Fears over pension tax timebomb: HMRC not keeping records of how much lifetime allowance savers use
More than one million retirees could be oblivious to a looming tax bill because the Government is not keeping track of their pension pay.
HM Revenue and Customs has admitted it does not keep a record of how much of the lifetime allowance (LTA) pensioners have used up. Instead it is relying on pensioners and providers to keep count.
The allowance lets you save up pensions worth a total £1.055million with the benefit of tax relief. Once you exceed the limit, HMRC will start to claw back the tax relief.

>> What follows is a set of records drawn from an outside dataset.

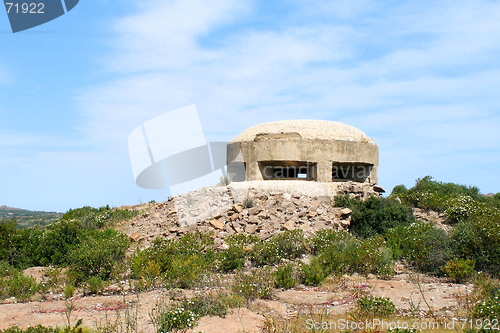 Image of bunker
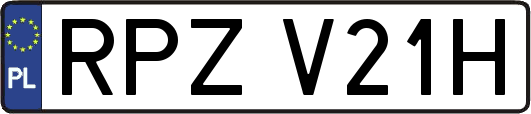 RPZV21H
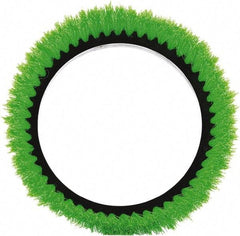 Oreck - Scrubbing Brush - 12" Machine, Green Pad, Nylon - Apex Tool & Supply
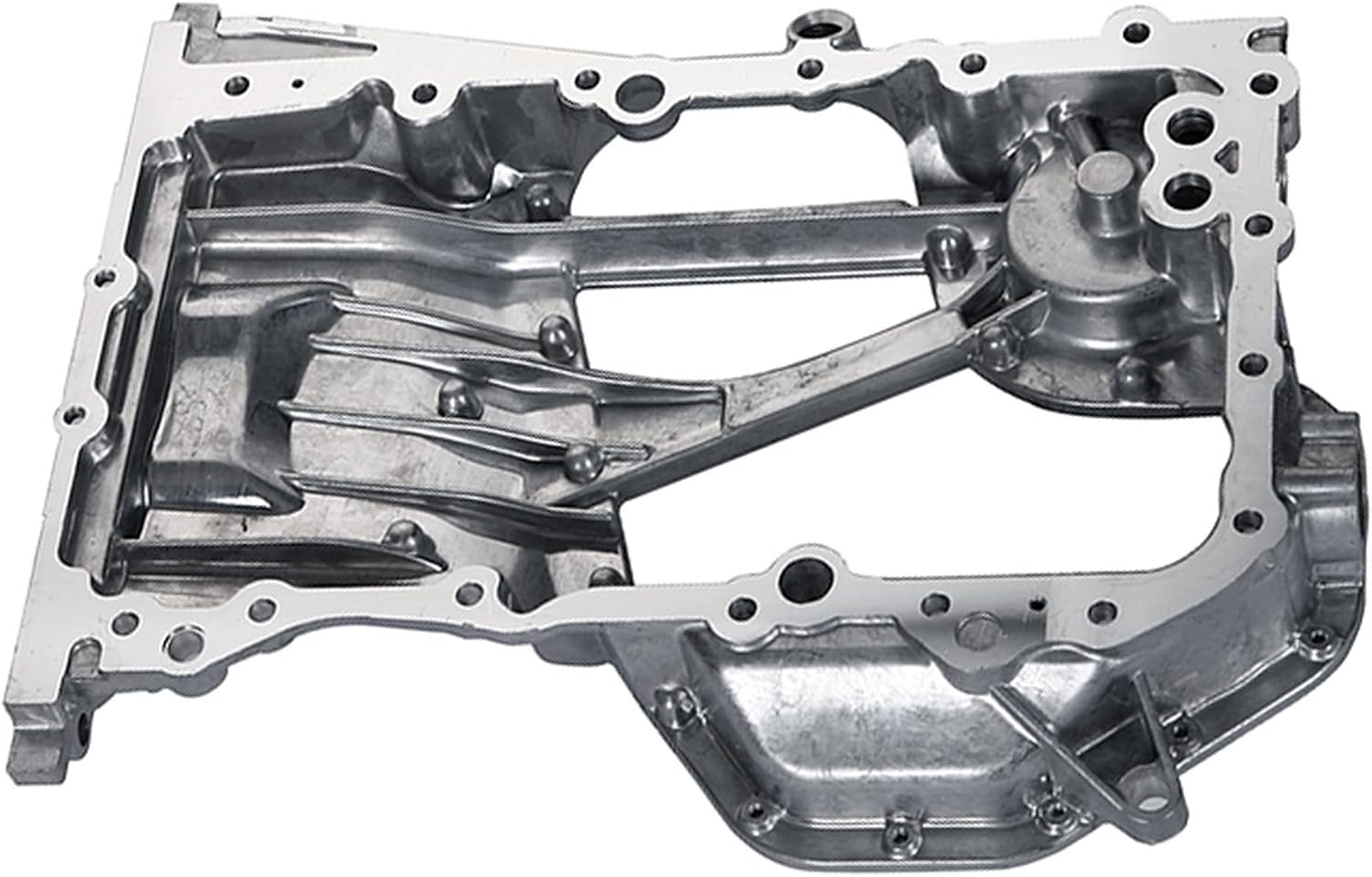 PartsFlow Upper Engine Oil Pan Sump Compatible with Lexus RX350 2007-2015, RX450H 2010-2015, Toyota Avalon 2005-2007, Camry 2007-2011, Highlander 2008-2013, RAV4 2006-2012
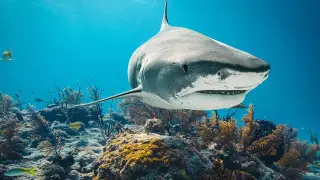 12-year-old American attacked by shark off Bahamas coast, hospitalized in stable condition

HMRC has admitted it does not keep a record of how much of the lifetime allowance pensioners have used up. Instead it is relying on pensioners and providers to keep count
Any withdrawals over the cap will be taxed, in addition to income tax, at either 55 per cent if the excess is taken as a lump sum, or 25 per cent if it is taken as income.
Around 4,500 people faced LTA charges in the past financial year, but insurer Royal London estimates as many as 1.25 million people are on course to exceed the allowance.
Your pension provider should let you know how much of the allowance you have used as a percentage in annual statements.
Steve Webb, head of policy at insurer Royal London, says: ‘Most people would imagine that in this digital age, HMRC would keep records of all the pensions we take and would tell us if we go over the lifetime limit. But it turns out HMRC are relying on us to do that job.’
An HMRC spokesman says: ‘The majority of pensions will never result in a LTA charge.
‘Therefore there is not a requirement for members and scheme administrators to report the amount of the LTA that has been used up.’